The de novo genome assembly from HiFi long reads and Dovetail OmniC library reads were used as input data for HiRise v2.0.5, a software pipeline designed specifically for using proximity ligation data to scaffold genome assemblies37. Dovetail OmniC library sequences were aligned to the draft input assembly using bwa v0.7.1138. The separations of Dovetail OmniC read pairs mapped within draft scaffolds were analyzed by HiRise to produce a likelihood model for genomic distance between read pairs, and the model was used to identify and break putative misjoins, to score prospective joins, and make joins above a threshold.

Repeat region annotation and comparisons

Repeat regions were identified and annotated with a combination of homology and ab initio methods using RepeatModeler v2.0.239, RepeatMasker v4.1.340, and EDTA v2.0.041 on the five cacao genomes. With RepeatMasker, repeats are assigned to different transposable element (TE) families and classes.

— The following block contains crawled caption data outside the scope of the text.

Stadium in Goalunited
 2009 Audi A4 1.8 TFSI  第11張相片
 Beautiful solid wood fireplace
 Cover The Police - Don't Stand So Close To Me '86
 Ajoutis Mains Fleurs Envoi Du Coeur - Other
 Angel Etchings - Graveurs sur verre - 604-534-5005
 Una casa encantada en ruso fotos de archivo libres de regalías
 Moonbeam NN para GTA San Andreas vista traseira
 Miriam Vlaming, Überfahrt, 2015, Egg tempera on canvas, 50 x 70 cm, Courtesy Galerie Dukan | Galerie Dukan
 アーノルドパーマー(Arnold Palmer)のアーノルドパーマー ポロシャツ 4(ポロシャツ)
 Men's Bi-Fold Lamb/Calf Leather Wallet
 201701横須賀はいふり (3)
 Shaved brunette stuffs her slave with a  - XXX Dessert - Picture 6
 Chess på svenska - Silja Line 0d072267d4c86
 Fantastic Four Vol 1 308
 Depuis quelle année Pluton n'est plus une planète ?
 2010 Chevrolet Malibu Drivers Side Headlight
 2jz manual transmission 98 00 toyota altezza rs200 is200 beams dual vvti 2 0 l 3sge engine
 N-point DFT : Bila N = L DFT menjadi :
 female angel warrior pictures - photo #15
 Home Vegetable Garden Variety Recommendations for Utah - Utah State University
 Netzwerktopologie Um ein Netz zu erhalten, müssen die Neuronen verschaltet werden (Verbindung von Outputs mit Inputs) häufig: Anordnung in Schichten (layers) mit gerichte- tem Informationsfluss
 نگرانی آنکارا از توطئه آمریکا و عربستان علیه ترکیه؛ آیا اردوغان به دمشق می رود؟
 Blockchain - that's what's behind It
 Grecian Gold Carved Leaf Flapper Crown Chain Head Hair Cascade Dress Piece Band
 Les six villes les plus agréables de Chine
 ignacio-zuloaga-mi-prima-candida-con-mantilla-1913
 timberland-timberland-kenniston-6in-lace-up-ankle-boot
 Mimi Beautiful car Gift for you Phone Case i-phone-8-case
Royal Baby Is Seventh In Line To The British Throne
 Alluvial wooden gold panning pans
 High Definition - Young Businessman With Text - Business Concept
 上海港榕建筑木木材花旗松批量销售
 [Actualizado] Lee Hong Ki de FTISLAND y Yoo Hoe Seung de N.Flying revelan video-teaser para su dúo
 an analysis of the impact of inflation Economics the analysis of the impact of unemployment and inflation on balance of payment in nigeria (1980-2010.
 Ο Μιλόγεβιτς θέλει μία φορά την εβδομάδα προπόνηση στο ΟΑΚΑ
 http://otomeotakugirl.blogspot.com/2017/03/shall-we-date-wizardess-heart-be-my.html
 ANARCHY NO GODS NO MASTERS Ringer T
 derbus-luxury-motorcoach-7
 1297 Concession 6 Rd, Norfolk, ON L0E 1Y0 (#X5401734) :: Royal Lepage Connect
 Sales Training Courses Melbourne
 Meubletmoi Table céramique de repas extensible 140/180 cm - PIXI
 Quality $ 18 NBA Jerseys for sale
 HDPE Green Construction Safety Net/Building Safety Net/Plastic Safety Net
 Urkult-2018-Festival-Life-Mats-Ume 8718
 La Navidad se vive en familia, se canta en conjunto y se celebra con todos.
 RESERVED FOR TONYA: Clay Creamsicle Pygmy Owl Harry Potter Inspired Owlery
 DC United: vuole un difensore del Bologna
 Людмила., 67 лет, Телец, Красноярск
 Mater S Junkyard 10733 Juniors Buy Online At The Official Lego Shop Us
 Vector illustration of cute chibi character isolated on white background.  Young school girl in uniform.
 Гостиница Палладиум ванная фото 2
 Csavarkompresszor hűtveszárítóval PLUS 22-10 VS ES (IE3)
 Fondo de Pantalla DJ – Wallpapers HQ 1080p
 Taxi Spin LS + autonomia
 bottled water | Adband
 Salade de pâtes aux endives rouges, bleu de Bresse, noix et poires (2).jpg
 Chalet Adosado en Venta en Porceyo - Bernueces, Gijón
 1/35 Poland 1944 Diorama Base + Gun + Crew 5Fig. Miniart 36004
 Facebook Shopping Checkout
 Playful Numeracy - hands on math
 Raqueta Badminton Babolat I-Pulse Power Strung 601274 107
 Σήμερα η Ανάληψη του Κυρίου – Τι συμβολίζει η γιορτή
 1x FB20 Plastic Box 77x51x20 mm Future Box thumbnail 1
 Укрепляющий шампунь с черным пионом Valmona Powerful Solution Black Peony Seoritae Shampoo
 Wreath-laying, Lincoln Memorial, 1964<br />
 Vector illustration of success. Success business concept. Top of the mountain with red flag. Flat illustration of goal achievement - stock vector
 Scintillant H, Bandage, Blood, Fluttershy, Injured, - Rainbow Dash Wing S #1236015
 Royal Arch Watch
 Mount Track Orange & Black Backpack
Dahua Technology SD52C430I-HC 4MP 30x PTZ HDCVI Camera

The repeat content rates were compared among the five cacao genomes and stratified by chromosomes and TE classes/families (Fig. 2). Overall, the genomes of the three wild cacao varieties have higher repeat contents (61.5%, 61.2%, and 59.7% of the total genome lengths for Contamana, Iquitos, and Nanay, respectively, Fig. 2a) than the genomes of the two domesticated varieties (52.3% and 56.3% for Criollo and Matina, respectively). This may be because the domestication through artificial selection has purged the repetitive elements in the two genomes. These large differences of repeat contents among the five genomes also suggest that they have diverged early in evolution (species tree in Fig. 2a,see details later).

Fig. 2
figure 2

Repeat content comparisons among the five cacao genomes. (a) On the left is the species tree inferred by a super-alignment of 6,630 single-copy orthologous protein sequences from OrthoFinder. Bootstrap support is at 100 for all nodes. In addition to the five cacao genomes, Herrania umbratica is included as an outgroup. MCMCtree was used to infer the species divergence time. On the right is the bar plot of repeat content comparison of major transposable element (TE) classes. (b) Repeat content percentages in the 10 chromosomes of the five genomes. Repeats in all genomes were inferred using the same methods. (c) Comparison of repeat lengths (in kilobase pairs) at the TE family level among the five genomes. TE families are sorted according to their classes. (d) Kernel density (y axis) of sequence divergence rate (x axis) comparisons of the four most abundant TE families (all DNA families together as the DNA class). The Div rate is calculated as Kimura distance between each cacao repeat and their best Arabidopsis repeat match in the repeat library of RepeatMasker. Lower Div rate means the repeats are more similar between cacao and Arabidopsis or have diverged less after the two species separated.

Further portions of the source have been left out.